* DIRECTIONS FOR THIS TASK
Please quote the lines starting at the one containing "Spatially speaking, does" and running through the last line, word for word, and leave the pictures out of your answer.

* RECORDS FOR THIS EXERCISE
_ _ _
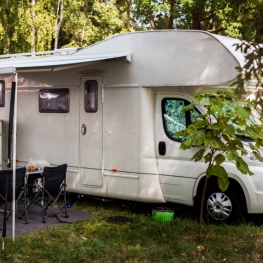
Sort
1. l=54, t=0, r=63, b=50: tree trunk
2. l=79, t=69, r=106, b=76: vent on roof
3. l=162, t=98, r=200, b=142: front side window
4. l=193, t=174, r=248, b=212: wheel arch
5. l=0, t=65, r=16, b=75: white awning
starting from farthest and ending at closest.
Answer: l=54, t=0, r=63, b=50: tree trunk
l=79, t=69, r=106, b=76: vent on roof
l=162, t=98, r=200, b=142: front side window
l=193, t=174, r=248, b=212: wheel arch
l=0, t=65, r=16, b=75: white awning

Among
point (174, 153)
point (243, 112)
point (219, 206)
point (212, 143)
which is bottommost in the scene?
point (219, 206)

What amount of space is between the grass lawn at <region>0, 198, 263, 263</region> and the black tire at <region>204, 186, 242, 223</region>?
9.4 inches

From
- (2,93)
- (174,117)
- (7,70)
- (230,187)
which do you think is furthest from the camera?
(2,93)

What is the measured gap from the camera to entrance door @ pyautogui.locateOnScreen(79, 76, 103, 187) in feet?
27.1

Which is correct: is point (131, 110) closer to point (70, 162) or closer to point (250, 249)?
point (70, 162)

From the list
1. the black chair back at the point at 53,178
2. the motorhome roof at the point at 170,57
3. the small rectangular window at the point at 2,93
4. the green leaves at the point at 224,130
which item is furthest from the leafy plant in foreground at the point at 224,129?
the small rectangular window at the point at 2,93

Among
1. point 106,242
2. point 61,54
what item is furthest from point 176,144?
point 61,54

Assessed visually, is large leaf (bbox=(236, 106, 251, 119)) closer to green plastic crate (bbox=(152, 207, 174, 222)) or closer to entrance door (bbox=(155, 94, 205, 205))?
entrance door (bbox=(155, 94, 205, 205))

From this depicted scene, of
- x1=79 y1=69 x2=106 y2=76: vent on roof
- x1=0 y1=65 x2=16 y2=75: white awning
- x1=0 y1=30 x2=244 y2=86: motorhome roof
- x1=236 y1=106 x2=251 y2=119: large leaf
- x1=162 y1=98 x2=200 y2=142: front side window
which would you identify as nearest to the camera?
x1=236 y1=106 x2=251 y2=119: large leaf

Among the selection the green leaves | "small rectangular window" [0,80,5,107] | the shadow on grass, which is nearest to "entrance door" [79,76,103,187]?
the shadow on grass

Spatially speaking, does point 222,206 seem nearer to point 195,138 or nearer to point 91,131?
point 195,138

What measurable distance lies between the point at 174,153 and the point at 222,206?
3.46ft

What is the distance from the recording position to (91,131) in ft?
27.5

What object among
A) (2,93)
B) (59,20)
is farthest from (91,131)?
(59,20)
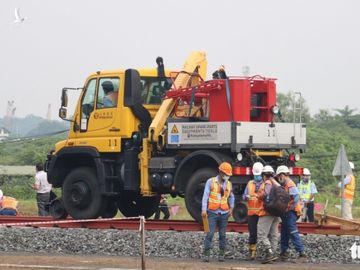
_ _ _
* FINAL RESULT
Spatially speaking, does point 222,206 seem nearer to point 195,138 or nearer to point 91,131?
point 195,138

What measurable distance lies between the point at 174,153 and the point at 222,206?
3.46ft

What is the distance from the recording position to (91,131) in ft?
27.5

What object among
A) (2,93)
B) (59,20)
is farthest from (91,131)?
(59,20)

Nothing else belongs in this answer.